Teks Pilihan:
----

Hakim Ad Hoc Antikorupsi Diusulkan Lebih Banyak

Pemerintah menerbitkan amanat presiden pekan ini.

Para pegiat gerakan antikorupsi mendesak agar jumlah hakim ad hoc dalam pengadilan khusus tindak pidana korupsi lebih banyak dibandingkan hakim karier. "Kalau majelis hakimnya lima, maka hakim ad hoc-nya harus tiga, jika majelisnya tiga orang, maka hakim ad hoc-nya harus dua," kata mantan Ketua Yayasan Lembaga Bantuan Hukum Indonesia Bambang Widjojanto ketika dihubungi kemarin.

Bambang juga menjadi anggota Tim Task Force, sejenis tim penyusun Rancangan Undang-undang Tindak Pidana Korupsi versi masyarakat. Mayoritas hakim ad hoc dalam susunan majelis dinilai bisa merepresentasikan rasa keadilan. "Putusan hakim kan kolegial, bahaya kalau ada putusan yang divoting," kata dia.

Koordinator Indonesia Corruption Watch Teten Masduki sebelumnya telah menolak kewenangan ketua pengadilan dalam menentukan komposisi hakim karier dan hakim ad hoc. Kewenangan Ketua Pengadilan dinilai bisa menghancurkan pengadilan korupsi dan menghambat pemberantasan korupsi. Ketua pengadilan dinilai bisa sewenang-wenang menentukan komposisi majelis hakim. "Misalnya, jumlah hakim ad hoc lebih sedikit dibanding hakim karier."

----

Soal Tugas 1:
Jawablah pertanyaan berikut berdasarkan berita tentang hakim ad hoc:
(a) Menurut Bambang Widjojanto, berapa hakim ad hoc yang harus ada jika majelis hakimnya lima orang?
(b) Apa nama tim penyusun Rancangan Undang-undang Tindak Pidana Korupsi versi masyarakat yang beranggotakan Bambang?
(c) Siapa Koordinator Indonesia Corruption Watch yang menolak kewenangan ketua pengadilan dalam menentukan komposisi hakim?
Soal Tugas 2: Tampilkan kembali bagian berita tentang hakim ad hoc antara "Para pegiat gerakan" dan "ketika dihubungi kemarin.", termasuk kedua bagian itu, tanpa mengubah satu kata pun.
Entri di bawah ini tidak perlu dipakai.

----

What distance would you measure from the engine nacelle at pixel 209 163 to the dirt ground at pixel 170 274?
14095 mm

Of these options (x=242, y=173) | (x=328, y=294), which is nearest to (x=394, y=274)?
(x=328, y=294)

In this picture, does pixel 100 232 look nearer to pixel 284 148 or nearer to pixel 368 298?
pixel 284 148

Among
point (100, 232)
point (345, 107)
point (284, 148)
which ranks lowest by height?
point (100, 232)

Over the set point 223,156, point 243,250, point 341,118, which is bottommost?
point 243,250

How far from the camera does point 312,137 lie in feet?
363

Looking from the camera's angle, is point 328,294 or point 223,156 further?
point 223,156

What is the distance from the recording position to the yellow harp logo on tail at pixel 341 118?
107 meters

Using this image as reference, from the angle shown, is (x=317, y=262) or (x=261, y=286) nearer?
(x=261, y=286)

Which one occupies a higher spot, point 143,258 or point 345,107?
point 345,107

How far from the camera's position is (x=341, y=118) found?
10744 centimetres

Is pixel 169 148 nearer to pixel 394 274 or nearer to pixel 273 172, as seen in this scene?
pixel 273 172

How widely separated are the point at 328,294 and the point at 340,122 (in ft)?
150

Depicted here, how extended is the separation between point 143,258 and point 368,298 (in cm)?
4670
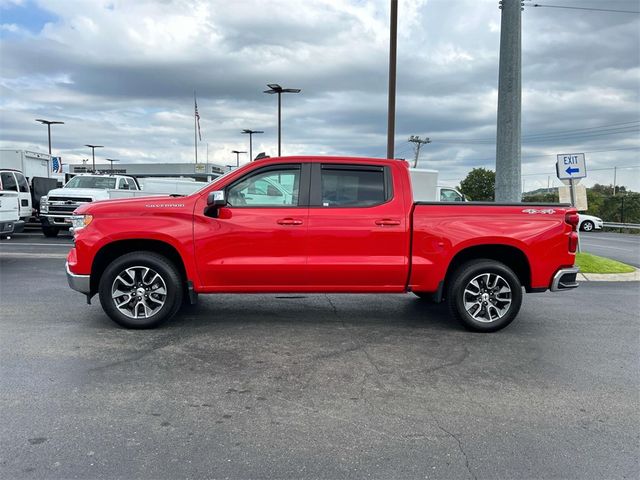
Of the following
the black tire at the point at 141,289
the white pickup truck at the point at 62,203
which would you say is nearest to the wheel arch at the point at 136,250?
the black tire at the point at 141,289

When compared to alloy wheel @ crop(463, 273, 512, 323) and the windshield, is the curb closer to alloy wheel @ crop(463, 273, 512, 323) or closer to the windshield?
alloy wheel @ crop(463, 273, 512, 323)

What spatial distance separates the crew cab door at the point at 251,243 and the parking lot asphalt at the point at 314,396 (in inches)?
24.4

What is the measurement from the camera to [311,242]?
5957mm

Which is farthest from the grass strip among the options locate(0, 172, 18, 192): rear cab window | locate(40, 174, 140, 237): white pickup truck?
locate(0, 172, 18, 192): rear cab window

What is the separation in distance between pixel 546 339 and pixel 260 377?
344cm

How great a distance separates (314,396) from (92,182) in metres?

----

Jawaban Lengkap 1:
(a) Tiga hakim ad hoc.
(b) Tim Task Force.
(c) Teten Masduki.

Jawaban Lengkap 2:
Para pegiat gerakan antikorupsi mendesak agar jumlah hakim ad hoc dalam pengadilan khusus tindak pidana korupsi lebih banyak dibandingkan hakim karier. "Kalau majelis hakimnya lima, maka hakim ad hoc-nya harus tiga, jika majelisnya tiga orang, maka hakim ad hoc-nya harus dua," kata mantan Ketua Yayasan Lembaga Bantuan Hukum Indonesia Bambang Widjojanto ketika dihubungi kemarin.